Yavaşça gözlerini araladığında gördüğü koyu kırmızı saçlı ülkeyle "Kardeşlerim!" diye çığlık atmıştı. Kırmızı saçlı ülke gülerek "Sakin ol Uygur." dedi. Doğu Türkistan sesin kime ait olduğunu anlamak için "Sen kimsin?" diye sordu. Koyu kırmızı saçlı ülke gülümseyerek "Ben Sovyet Sosyalist Cumhuriyetler Birliği." dedi. Doğu Türkistan şaşırarak "Vay be!" diye haykırdı. "Eski ismim gibi ismin çok uzun."
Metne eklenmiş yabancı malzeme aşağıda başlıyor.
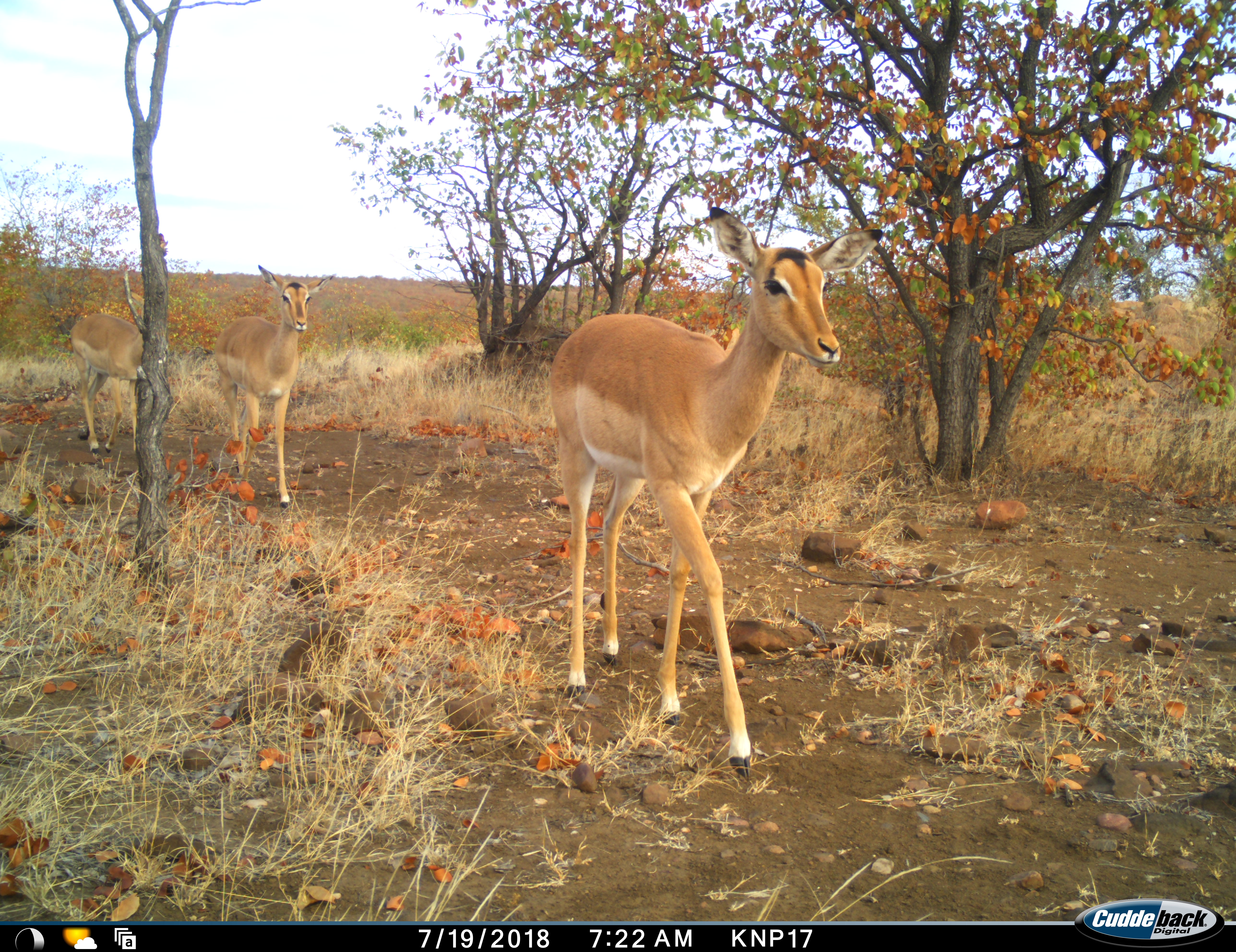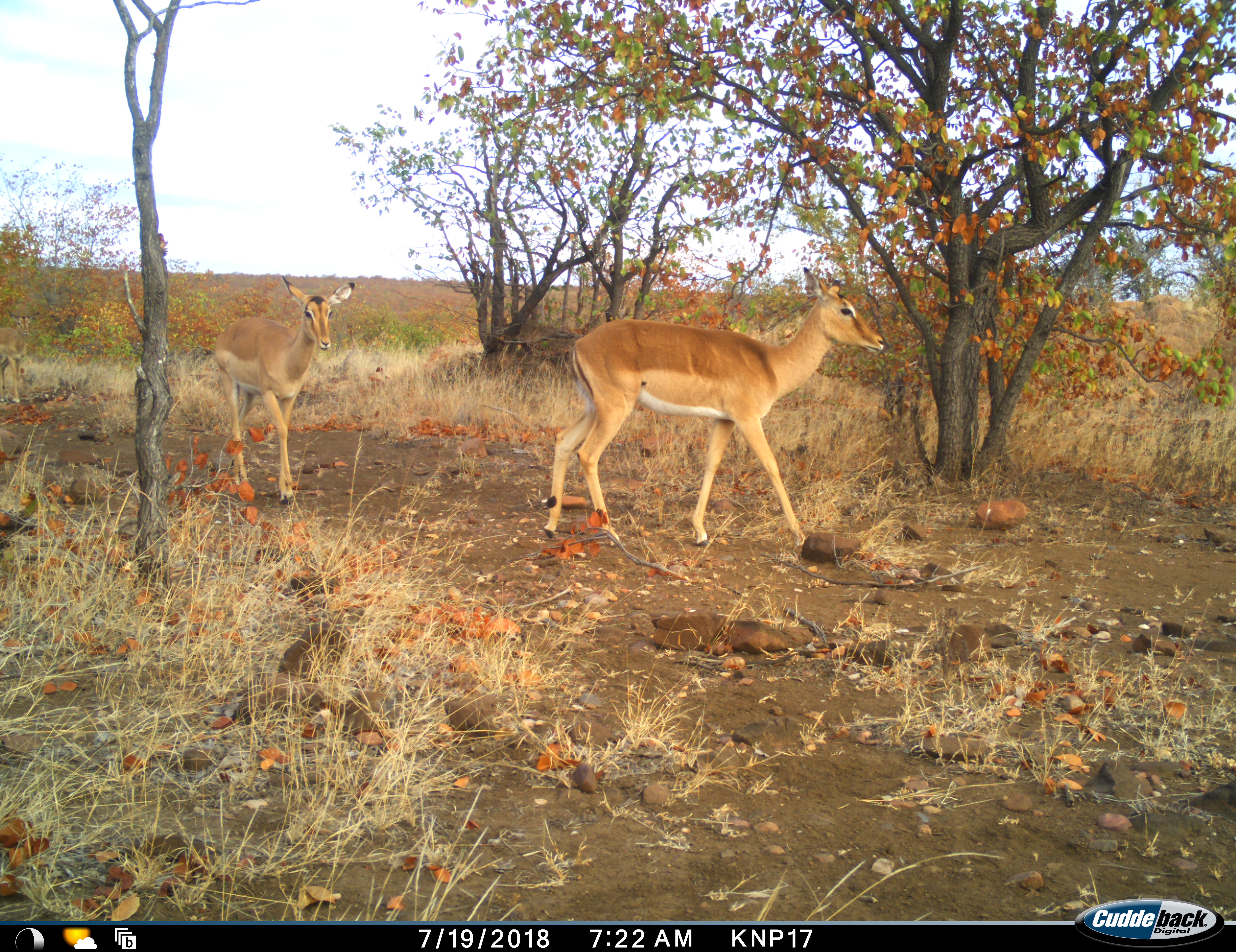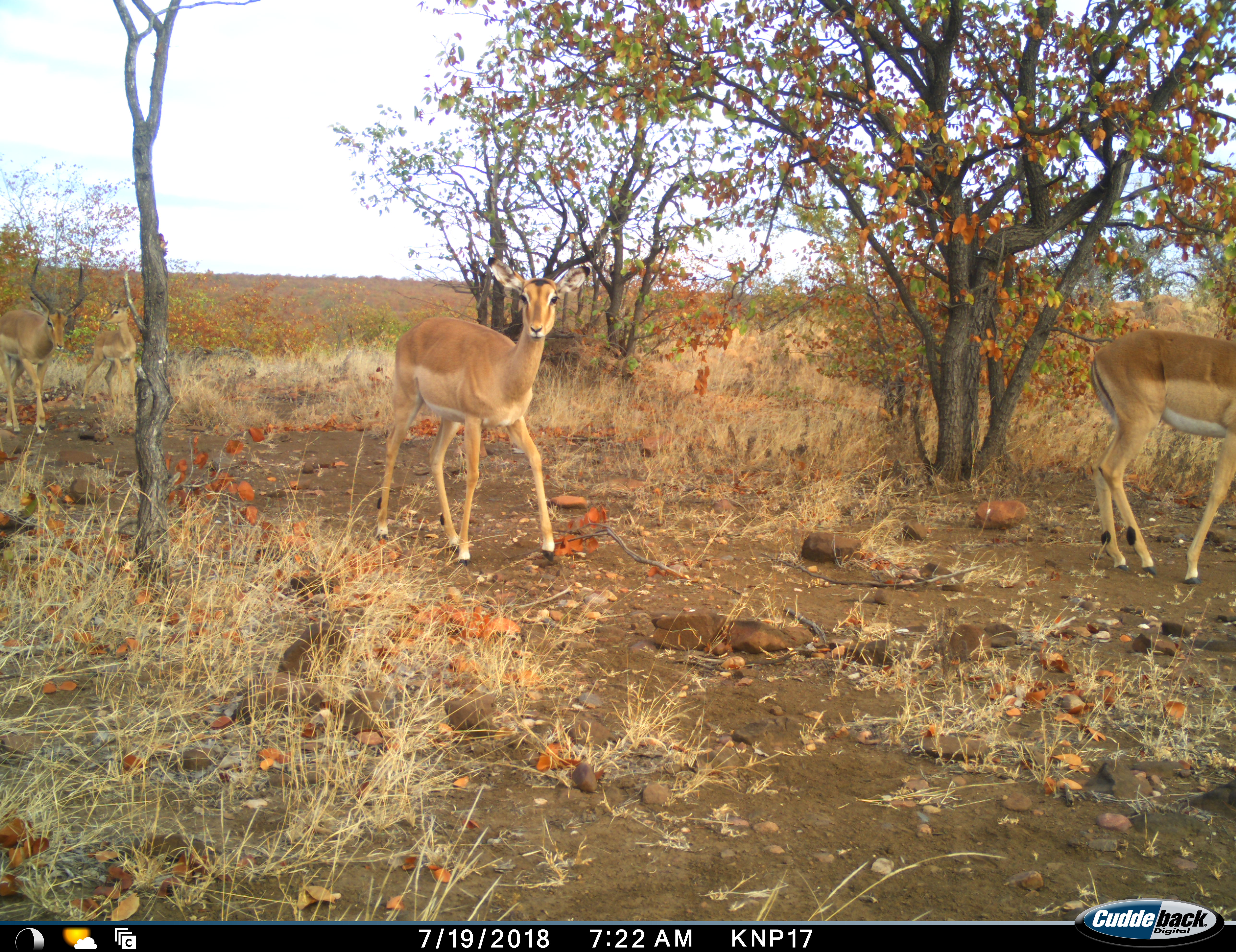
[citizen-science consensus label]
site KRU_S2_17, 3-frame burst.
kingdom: Animalia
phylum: Chordata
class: Mammalia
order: Artiodactyla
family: Bovidae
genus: Aepyceros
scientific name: Aepyceros melampus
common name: impala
Impala (Aepyceros melampus), count 3. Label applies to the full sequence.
Gülümseyerek yerden kalkması için Doğu Türkistan'a elini uzattı. Koyu kırmızı saçlı ülkenin elini tutarak kalkan Doğu Türkistan aradaki boy farkını net bir şekilde fark etti. "Babamla aynı boydasın sanırım." diye mırıldandı. Şaşıran Sovyetler Birliği "Osmanlı mı?" diye sordu. Başını sallayarak onayladı Doğu Türkistan. Gülümseyen Sovyetler Birliği "Baban benden uzundu." diyerek Doğu Türkistan'ın başını okşadı. Kıkırdayan Doğu Türkistan birden durdu. "Bir dakika sen Sovyetler Birliği isen o zaman kızıl ordu senin ordun."

Başıyla oynayan Sovyetler Birliği "Zeki çocuk." dedi. Kıkırdayan Doğu Türkistan etrafta koşuşturmaya başladı. Sonrasında bir taşa takılıp düştü. Sovyetler Birliği endişeyle yanına koştu. Karşılaştığı şey kahkaha atan bir Doğu Türkistan olmuştu.

-Şimdi-

"Bağımsız bir ülkesin işte neden sorguluyorsun?" diyerek soruya soruyla cevap verdi Çin. Bu soruyu soracağını biliyordu. Buna rağmen hiçbir şey düşünmemişti. Düşünmek istememişti zaten. Kendi çıkarları, ekonomisi için yapmıştı bunu. Başka seçeneği de yoktu zaten. Hükümet ne derse onu yapmalıydı. Başka bir şey yapamazdı. Bir kere karşı gelmişti. Bir daha karşı gelirse öleceğini biliyordu.